▸ **İstenen Görev**: Verilen metnin bir bölümünü hiç değiştirmeden yeniden yazın: "قُرَيْشِـى ظَـاهِرْ اُولاَلِى" sözlerinin geçtiği yerden başlayın, "ahkâ­mını infaz etsin." sözlerinden sonra durun.

▸ **Verilen Metin**:
· · · · · · ·

بِسْمِ اللهِ الرَّحْمٰنِ الرَّحِيمِ
Dini ve İLmi ARAştırmalar Merkezi

İmamın altı vasfı_halîfe = hükümdar = sultan = imam

Her ferdin, imamı tayin etmekten sorumlu ol­maklığını i'tikad olarak dile getirerek Şeyh İbrahim Hakkı bize şunu öğretmektedir:

اِمَامُ الْمُسْـلِمِيـنْ سُلْطَانْ مُسْـلِمْ حُرّ مُكَـلَّـفْ هَمْ

قُرَيْشِـى ظَـاهِرْ اُولاَلِى اِيـدُوبْ تَنْفِيـذِ حُكْمُ اللّٰهْ

İmâm-ul-Müslimîn sultan Müslim hür mükellef hem
Kureyşî zâhir olâlı edib tenfîz-i Hükmullah

Müslümanlara imam olacak sultan; müslim, hür, mü­kellef, Kureyşî ve açıkta olmalıdır ki, Allah'ın ahkâ­mını infaz etsin.
Bu beytte imamın altı vasfını öğretti:
1-Birincisi, müslümanların imamının, hükümdar olmasıdır. Yani müslümanlara yahud İslama dil uza­tanları edeblendirmesi, yukarıda sayılan: Şer'î ve dînî hükümleri infaz etmek, dînî cezaları vermek, İs­lam ve müslümanlara gelebilecek zararlara sed çek­mek, askerleri techiz etmek, müslümanlardan sada­kaları alıp yerli yerine sarf etmek, yankesicileri, hır­sızları, müslümanların birliğini bozanları edeblendir­mek, cum'â ve cemaatleri, bayram namazlarını ikâ­me etmek, mahlukun arasında çekişmeleri kesmek, hukûken şahadetleri kabul etmek, kimsesiz çocuk­ları evlendirmek, küffardan alınan ğanimeti adalet üzere taksim etmek olmak üzere on iki hasletin infazına = fiilî icrâsına güçlü olması demektir. Buna gücü olmayan kimsenin imâmetliği sahih değildir. Kendilerine bîat ettirseler dahi bîatleri bâtıldır.
2-İkincisi, muktedir olan = on iki hasletin infazına = fiilî icrâsına güçlü olan imamın müslüman olma­sıdır. Binaenaleyh kafirin aslâ, fâsıkın da başlan­gıçta imâmetliği sahih olmaz. Çünkü küfür ve fıskın, iman ve takvaya ğalebe çalması söz konusu olur. Zaten çıban başı da bu idi.

· · · · · · ·

▸ **Verilen Satırlar**:
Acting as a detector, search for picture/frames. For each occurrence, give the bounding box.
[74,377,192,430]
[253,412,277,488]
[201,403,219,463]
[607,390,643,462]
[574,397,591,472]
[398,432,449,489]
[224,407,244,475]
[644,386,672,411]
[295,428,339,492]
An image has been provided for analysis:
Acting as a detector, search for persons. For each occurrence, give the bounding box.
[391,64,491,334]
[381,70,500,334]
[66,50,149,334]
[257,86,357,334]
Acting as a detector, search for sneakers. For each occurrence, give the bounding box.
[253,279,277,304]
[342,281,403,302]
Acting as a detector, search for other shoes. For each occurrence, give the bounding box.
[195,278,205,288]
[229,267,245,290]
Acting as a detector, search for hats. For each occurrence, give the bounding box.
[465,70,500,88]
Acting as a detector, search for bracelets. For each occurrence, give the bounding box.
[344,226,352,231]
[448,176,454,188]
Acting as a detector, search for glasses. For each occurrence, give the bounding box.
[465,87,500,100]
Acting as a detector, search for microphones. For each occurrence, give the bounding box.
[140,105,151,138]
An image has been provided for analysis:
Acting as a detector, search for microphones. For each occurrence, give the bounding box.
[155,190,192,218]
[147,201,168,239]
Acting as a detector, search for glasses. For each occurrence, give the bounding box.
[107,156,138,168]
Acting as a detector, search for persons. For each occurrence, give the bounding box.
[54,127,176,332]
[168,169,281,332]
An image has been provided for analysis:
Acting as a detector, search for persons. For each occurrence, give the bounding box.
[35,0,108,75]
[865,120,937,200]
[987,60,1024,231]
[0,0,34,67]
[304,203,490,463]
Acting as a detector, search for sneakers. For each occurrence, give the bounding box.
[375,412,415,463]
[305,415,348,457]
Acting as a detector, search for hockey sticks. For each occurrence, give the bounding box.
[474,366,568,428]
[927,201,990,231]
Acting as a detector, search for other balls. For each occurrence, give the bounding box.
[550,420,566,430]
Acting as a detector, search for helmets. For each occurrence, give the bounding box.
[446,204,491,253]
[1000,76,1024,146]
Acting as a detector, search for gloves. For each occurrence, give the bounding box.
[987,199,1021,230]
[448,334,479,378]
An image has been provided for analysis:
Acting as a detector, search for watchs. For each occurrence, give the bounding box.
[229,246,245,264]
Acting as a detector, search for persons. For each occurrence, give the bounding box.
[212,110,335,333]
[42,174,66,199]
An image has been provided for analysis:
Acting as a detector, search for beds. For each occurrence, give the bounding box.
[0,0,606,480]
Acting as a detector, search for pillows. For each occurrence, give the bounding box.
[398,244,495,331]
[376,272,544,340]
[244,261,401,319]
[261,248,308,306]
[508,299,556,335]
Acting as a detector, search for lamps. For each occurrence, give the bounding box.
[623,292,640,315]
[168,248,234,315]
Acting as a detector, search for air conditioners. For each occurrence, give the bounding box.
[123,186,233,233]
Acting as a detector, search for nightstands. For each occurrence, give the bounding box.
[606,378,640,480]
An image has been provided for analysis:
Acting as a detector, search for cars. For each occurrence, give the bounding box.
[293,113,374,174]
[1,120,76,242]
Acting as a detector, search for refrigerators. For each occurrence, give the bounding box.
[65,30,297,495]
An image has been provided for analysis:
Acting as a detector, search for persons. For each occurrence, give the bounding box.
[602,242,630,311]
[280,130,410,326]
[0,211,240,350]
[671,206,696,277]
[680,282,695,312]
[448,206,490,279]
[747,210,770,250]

· · · · · · ·

▸ **Tamamlanan Görev**:
قُرَيْشِـى ظَـاهِرْ اُولاَلِى اِيـدُوبْ تَنْفِيـذِ حُكْمُ اللّٰهْ

İmâm-ul-Müslimîn sultan Müslim hür mükellef hem
Kureyşî zâhir olâlı edib tenfîz-i Hükmullah

Müslümanlara imam olacak sultan; müslim, hür, mü­kellef, Kureyşî ve açıkta olmalıdır ki, Allah'ın ahkâ­mını infaz etsin.